The Compass Cast and MAP disposable pressure transducer system with integrated digital display and wireless transmission capability is intended for direct measurement and monitoring of physiologic pressure, including during the infusion of fluids and therapeutic and diagnostic agents.

The Compass CT and Compass CT Port are disposable, point-of-use pressure measurement and monitoring devices that incorporate a pressure transducer and an integrated pre-programmed diagnostic computer with liquid crystal display (LCD). The devices have a distal male luer fitting to connect to a needle or catheter, and a proximal female luer fitting that can be connected to accessory devices (e.g. syringes, caps, or infusion tubing). The devices measure the pressure via an embedded pressure sensor, internally convert changes in pressure into electrical currents, and then display the resulting pressure via the integrated LCD. The Compass CT Port has an additional, sealed proximal port through which commercially available guidewires can be inserted during pressure measurement.

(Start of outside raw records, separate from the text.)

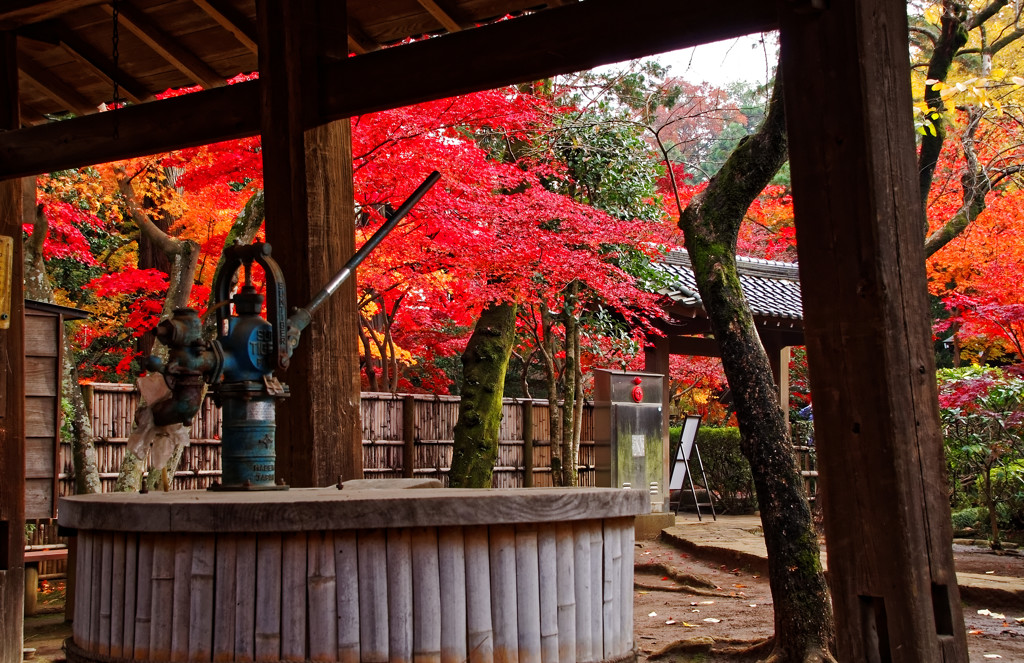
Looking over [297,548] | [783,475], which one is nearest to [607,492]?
[297,548]

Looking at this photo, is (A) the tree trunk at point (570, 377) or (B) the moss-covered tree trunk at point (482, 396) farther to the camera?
(A) the tree trunk at point (570, 377)

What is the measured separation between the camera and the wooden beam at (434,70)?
10.4ft

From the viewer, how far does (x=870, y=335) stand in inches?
98.1

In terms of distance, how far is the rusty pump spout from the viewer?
2.84 metres

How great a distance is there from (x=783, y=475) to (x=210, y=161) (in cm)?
637

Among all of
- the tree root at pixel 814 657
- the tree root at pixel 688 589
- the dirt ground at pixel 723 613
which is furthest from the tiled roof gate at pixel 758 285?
the tree root at pixel 814 657

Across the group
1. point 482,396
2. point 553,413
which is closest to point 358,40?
point 482,396

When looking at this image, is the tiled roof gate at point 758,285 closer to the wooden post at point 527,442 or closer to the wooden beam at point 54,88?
→ the wooden post at point 527,442

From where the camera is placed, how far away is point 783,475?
→ 5582 millimetres

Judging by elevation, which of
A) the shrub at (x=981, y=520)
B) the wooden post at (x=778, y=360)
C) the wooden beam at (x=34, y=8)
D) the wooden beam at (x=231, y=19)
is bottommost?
the shrub at (x=981, y=520)

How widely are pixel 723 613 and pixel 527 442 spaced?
5.64 metres

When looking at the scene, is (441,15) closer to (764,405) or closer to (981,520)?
(764,405)

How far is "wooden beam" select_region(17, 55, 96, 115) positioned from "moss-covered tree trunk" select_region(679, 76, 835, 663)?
3694mm

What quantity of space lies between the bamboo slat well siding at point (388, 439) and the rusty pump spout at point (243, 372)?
540cm
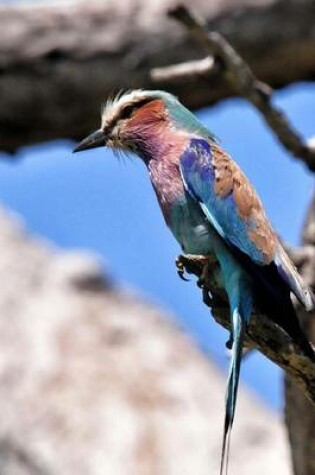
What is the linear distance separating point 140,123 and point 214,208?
49 cm

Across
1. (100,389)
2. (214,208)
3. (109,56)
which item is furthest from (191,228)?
(100,389)

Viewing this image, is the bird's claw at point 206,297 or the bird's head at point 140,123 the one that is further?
the bird's head at point 140,123

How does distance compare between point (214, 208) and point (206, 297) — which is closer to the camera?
point (206, 297)

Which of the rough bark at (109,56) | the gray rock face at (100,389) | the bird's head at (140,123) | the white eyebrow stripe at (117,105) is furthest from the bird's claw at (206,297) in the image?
the gray rock face at (100,389)

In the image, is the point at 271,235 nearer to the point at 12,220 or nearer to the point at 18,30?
the point at 18,30

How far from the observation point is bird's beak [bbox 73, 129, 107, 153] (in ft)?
19.2

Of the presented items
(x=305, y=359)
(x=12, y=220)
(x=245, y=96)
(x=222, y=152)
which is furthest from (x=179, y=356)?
(x=305, y=359)

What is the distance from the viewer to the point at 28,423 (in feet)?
30.0

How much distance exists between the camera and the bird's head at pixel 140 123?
591 cm

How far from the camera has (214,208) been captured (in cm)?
559

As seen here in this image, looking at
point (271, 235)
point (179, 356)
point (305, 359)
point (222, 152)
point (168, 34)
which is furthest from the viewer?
point (179, 356)

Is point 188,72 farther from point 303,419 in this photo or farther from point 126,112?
point 303,419

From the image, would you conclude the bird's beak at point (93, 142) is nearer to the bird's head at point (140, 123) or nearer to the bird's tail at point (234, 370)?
the bird's head at point (140, 123)

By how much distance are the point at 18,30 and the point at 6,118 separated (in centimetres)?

The Compass CT Port device is being modified to add wireless Bluetooth capability to the point-of-use Compass Cast device, in order to allow for optional display of acquired pressure data and information to a separate display monitor. The modified product will consist of two components that are packaged separately, the compass Cast (Subject Device) and MAP (Monitor Accessory Plug - Accessory).

The Compass Cast (Subject Device) is a single-use, sterile pressure transducer that is physically identical to the predicate device Compass CT Port (510(k) K133624) with the exception of a slight modification to the main CT Port circuit board to accommodate the secondary Bluetooth radio board. All components and functionality of the main circuit board remain identical.

The MAP (Accessory) is a non-sterile, reusable monitor accessory plug that receives a digital pressure signal from the Compass Cast and converts the digital pressure signal to an analog output that is identical to the analog output of a traditional wired pressure transducer. There are two versions of the MAP device:

1. Wireless Pressure Receiver - GE Monitor (CWMG001-5)
2. Wireless Pressure Receiver Philips Monitor (CWMP001-5)

The provided text describes information about the submission of the "Compass Cast and MAP System" for FDA clearance. However, it does not contain explicit acceptance criteria and device performance data in a tabular format, nor does it detail a study that proves the device meets specific performance criteria related to its core function of physiological pressure measurement beyond stating adherence to existing standards.

The document focuses heavily on demonstrating substantial equivalence to a predicate device (Compass CT Port) by highlighting the technological characteristics and the modifications made (addition of Bluetooth capability and a reusable Monitor Accessory Plug - MAP). Performance data mentioned primarily concerns safety aspects due to these modifications, such as sterility, EO residuals, and electromagnetic compatibility.

Therefore, many of the requested items cannot be fully answered from the provided text.

Based on the available information:

1. A table of acceptance criteria and the reported device performance

The document does not explicitly state a table of new acceptance criteria established for the Compass Cast and MAP system itself in terms of pressure measurement performance. Instead, it states that the device's fundamental pressure accuracy and functional performance are "identical" to the predicate device and "Meet or exceed ANSI/AAMI BP22:1994(R)2006".

The only "acceptance criteria" and "reported performance" directly stated are for safety and compatibility tests related to the new wireless functionality and sterilization.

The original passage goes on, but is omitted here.